Resti terdiam. Barangkali tak menyangka Gustav akan menanggapi demikian mengingat anak lelakinya tak sekali pun pernah mengecewakan. Membuang muka, beliau kembali bersuara. "Mama punya kandidat yang cocok buat kamu. Dia cantik. Baik. Dari keluarga terpandang. Berpendidikan—"

"Jenis perempuan macam itu banyak, Ma. Tapi, nggak ada jaminan mereka bisa setia dan menghargai perasaan kaum kami," sela Gustav tajam. Sakit hatinya lantaran dikhianati dua tahun silam tak akan pernah bisa ia lupakan. Tak akan. Ia percaya di dunia ini masih banyak yang baik dan setia, sama banyak dengan jumlah betina yang mengerikan dan suka menghianati kepercayaan. Mantan istrinya salah satu contoh. Dan contoh lain, kakak Resti sendiri. Ibu Aluminia. Bukan hanya menghinati kepercayaan Resti, si jahanam itu bahkan tega menelantarkan putrinya sendiri.

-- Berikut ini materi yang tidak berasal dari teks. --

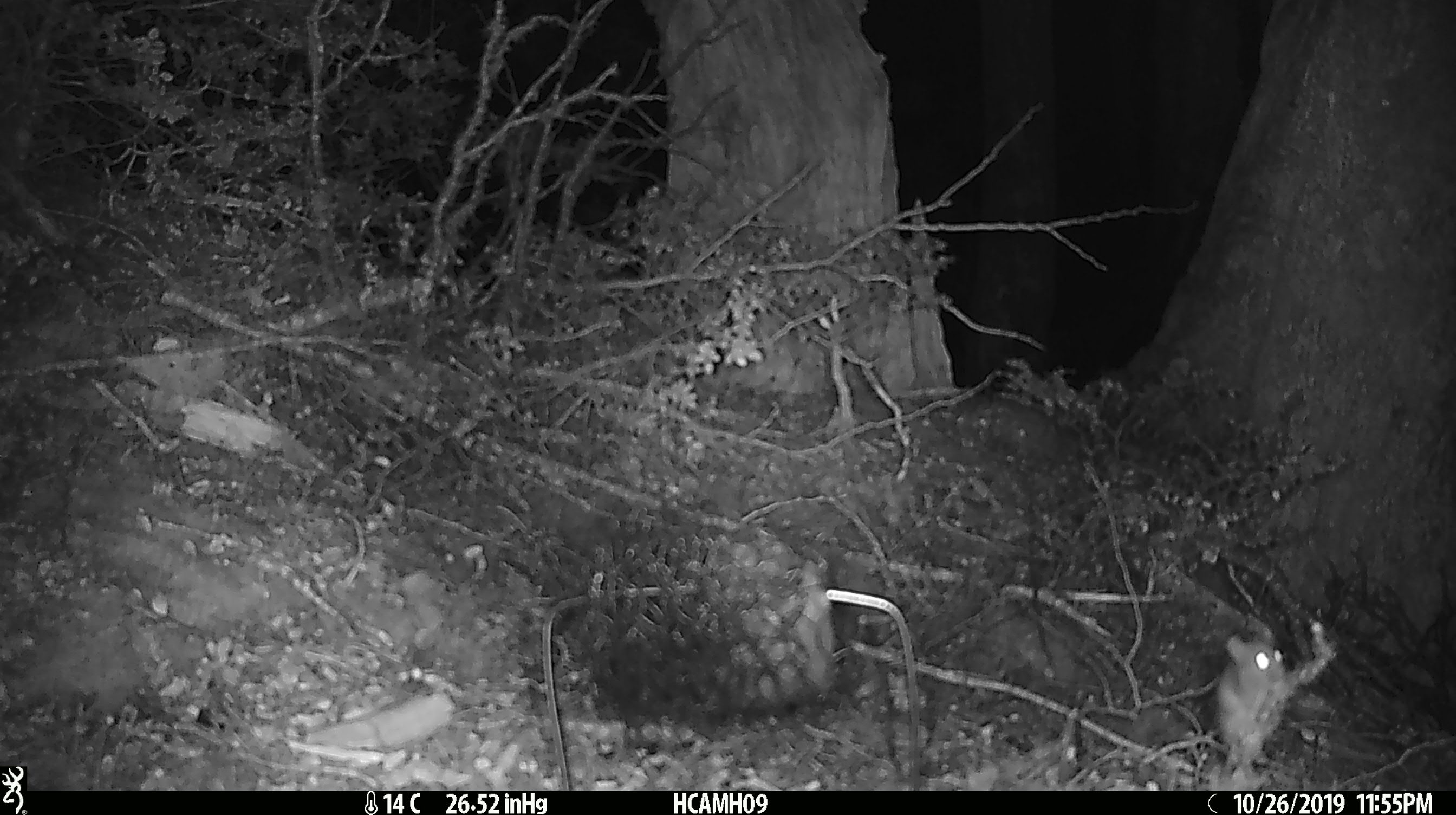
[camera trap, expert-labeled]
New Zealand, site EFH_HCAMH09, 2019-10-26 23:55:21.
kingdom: Animalia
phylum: Chordata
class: Mammalia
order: Rodentia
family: Muridae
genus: Mus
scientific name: Mus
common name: mouse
Mouse (Mus).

Gustav tak ingin bertemu setan-setan dalam wujud manusia seperti mereka. Resti juga tidak bisa dikatakan sebaik itu. Karena meski berat diakui, Resti salah satu pemain utama yang memulai petaka dalam keluarga mereka yang sudah buruk sejak awal. Demi Tuhan beliau yang merebut Wandi dari Rista. Tapi sebagai anak, Gustav tak bisa menyalahkan sang mama sepenuhnya.

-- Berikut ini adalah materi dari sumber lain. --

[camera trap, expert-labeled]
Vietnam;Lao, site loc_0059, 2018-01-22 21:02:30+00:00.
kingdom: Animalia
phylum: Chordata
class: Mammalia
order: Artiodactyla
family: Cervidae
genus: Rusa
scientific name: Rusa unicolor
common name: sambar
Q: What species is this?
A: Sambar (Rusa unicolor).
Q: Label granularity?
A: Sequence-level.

Cukup Gustav terluka dengan masa lalu kedua orangtua dan kisah perkawinannya dua tahun lalu, jangan lagi hal tersebut terulang di masa depan. Jangankan mengalami, membayangkan saja ia tak sanggup. Sakitnya luar biasa.

Namun Resti yang keras kepala seolah tak mendengar kalimat tajam Gustav, beliau tetap melanjutkan, "Lusa Mama akan membawanya ke sini. Saat makan malam. Kalau kamu tidak pulang tepat waktu, maka saat kamu tiba, Mama pastikan kamu nggak akan menemukan Mama di rumah ini lagi."

Gustav bungkam. Gerahamnya mengetat. Lelaki itu menatap ibunya yang masih memandang entah apa di kejauhkan sana dengan api kemarahan. Bukan. Bukan kemarahan pada Resti, tapi lebih pada keadaan mereka dan takdir yang menyebalkan ini.

Lantas, apa sekarang Gustav punya pilihan?

💕💕💕

Yeay ... bab satu akhirnya meluncur, Cah.